You scrape Amazon, eBay, and Walmart weekly. Last week’s pull returned 48,000 product listings across three categories. Your analyst builds a report: “48,000 unique products in the competitive landscape.”

That number is wrong. It’s probably closer to 19,000 unique products listed an average of 2.5 times each — across sellers, across platforms, and sometimes multiple times within the same platform.

Every decision made on the inflated number is distorted. Market sizing is off by 2.5x. Average pricing is skewed by seller variation. Category composition looks broader than it actually is. Trend analysis mistakes seller churn for product churn.

Deduplication isn’t a nice-to-have. It’s a prerequisite for any marketplace analytics that means anything.

Why marketplace data is so duplicated

Marketplaces are not catalogs. They’re platforms where multiple sellers list the same product independently. Each seller writes their own title, sets their own price, and adds their own keywords. Amazon alone can have 15+ listings for a single popular product from different sellers.

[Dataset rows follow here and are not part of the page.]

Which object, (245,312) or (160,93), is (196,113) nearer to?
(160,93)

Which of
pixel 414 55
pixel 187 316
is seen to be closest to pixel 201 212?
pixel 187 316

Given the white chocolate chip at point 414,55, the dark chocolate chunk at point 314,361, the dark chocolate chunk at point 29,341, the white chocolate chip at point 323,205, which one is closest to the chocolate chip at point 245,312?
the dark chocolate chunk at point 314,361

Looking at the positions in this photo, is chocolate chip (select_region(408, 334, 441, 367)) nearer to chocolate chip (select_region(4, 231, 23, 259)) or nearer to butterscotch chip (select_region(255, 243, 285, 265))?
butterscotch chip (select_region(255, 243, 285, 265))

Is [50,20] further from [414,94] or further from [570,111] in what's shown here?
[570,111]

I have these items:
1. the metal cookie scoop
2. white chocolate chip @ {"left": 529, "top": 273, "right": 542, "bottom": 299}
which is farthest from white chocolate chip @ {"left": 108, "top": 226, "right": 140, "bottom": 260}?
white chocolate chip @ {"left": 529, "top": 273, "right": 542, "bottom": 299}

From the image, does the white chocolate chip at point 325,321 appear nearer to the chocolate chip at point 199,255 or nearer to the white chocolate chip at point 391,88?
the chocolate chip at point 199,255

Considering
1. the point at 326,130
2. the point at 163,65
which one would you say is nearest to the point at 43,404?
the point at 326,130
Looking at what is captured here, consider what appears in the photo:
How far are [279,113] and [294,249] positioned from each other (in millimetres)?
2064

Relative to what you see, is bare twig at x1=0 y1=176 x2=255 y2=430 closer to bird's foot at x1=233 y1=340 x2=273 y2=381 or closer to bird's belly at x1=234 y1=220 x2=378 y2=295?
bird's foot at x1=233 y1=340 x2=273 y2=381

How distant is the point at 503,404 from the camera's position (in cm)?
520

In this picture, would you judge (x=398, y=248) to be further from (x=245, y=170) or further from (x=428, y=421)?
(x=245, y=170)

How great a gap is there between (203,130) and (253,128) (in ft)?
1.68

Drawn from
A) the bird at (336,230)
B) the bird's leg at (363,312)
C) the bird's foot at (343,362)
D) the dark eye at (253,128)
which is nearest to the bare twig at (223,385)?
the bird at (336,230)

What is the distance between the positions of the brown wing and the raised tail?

Five Amazon listings — actually two unique products
Listing title Seller Price Actual product
Sony WH-1000XM5 Wireless Noise Canceling Headphones Black TechDirect $298 Sony WH-1000XM5 (Black)
Sony WH1000XM5 Headphones Bluetooth NC Over Ear BLACK - NEW AudioDeals247 $279 Sony WH-1000XM5 (Black)
SONY WH-1000XM5/B Wireless ANC Headphones — Factory Sealed BestPriceElectronics $289 Sony WH-1000XM5 (Black)
Anker Soundcore Life Q35 Wireless ANC Headphones Navy Blue AnkerOfficial $79 Anker Soundcore Q35 (Navy)
Soundcore by Anker Life Q35 Bluetooth Active NC Headphone NAVY GadgetWorld $74 Anker Soundcore Q35 (Navy)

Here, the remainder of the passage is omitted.